East Timor will probably be remembered as the Howard Government at its best. It mixed Australian diplomatic, military, soft and hard power to gain a non-violent result that lifted a cancer that had rested on the Australian conscience for many years. It was done in a manner that was palatable to Australia, the region and the globe through the United Nations. Governance has not been always or consistently been bad under Howard, the early years were a good slow and steady response the frantic pace of the Keating years; and even now good government out-weighs the bad, despite the unconscionable use of emergency and exception, but many policies have frayed to the point of incoherence over the last five years. Domestic political timetables have taken precedence over national interest and policy rigour – and this has lead to bad governance. Howard is a good Prime Minister until there is a political focus or aspect to his executive and legislative management – and when that point is reached, everything is dropped, and it steps outside of executive administration and becomes pure politics. Governance suffers when that happens.

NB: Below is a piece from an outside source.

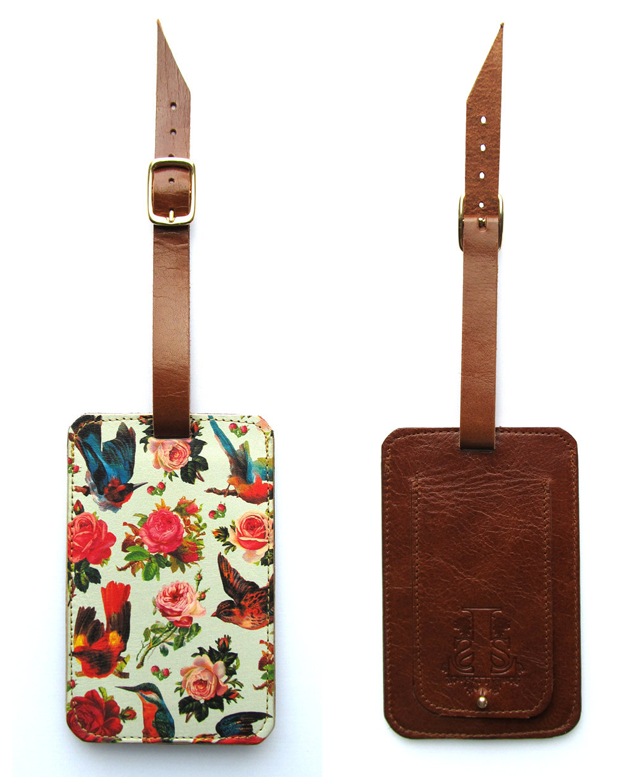 Birds and Roses Luxury Leather Luggage Tag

But luckily, the last five years of policy and governance didn’t matter – because it was this week that Howard’s policy and strategic flaws were exposed. Thanks Paul, you have given me a short term forgetful memory I didn’t know I had.
- ICAC[↩]
It’s good to see the nation’s premier political journalist cotton on to what has been apparent for quite a number of years now.

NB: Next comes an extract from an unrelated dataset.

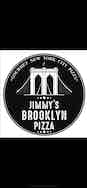 Jimmy's Brooklyn Pizza & Deli (HALAL Food) logo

Kelly is of course correct in relation to the Rudd Opposition’s courting of Garnaut, but he should have opined that “once again“, the policy and strategic flaws of the Howard Government have been exposed …
Term limits for Premiership at a state level and Prime Ministership federally would probably be welcome countering agents for the effect that certain long-serving leaders around the country have had on the country’s increasingly moribund democracy.
The govt clearly intends to try and make up ground here with a big spending package on the eve of the election – just like they’ve done with education in the Budget.
It won’t work, because Rudd can simply say for both sets of issues “they’re throwing pork at it now in a panic because they don’t in their heart of hearts believe in it. We’ve always believed in it. That’s why you can trust us to deliver after the election, but you can’t trust them”.
Deathbed conversions convince nobody.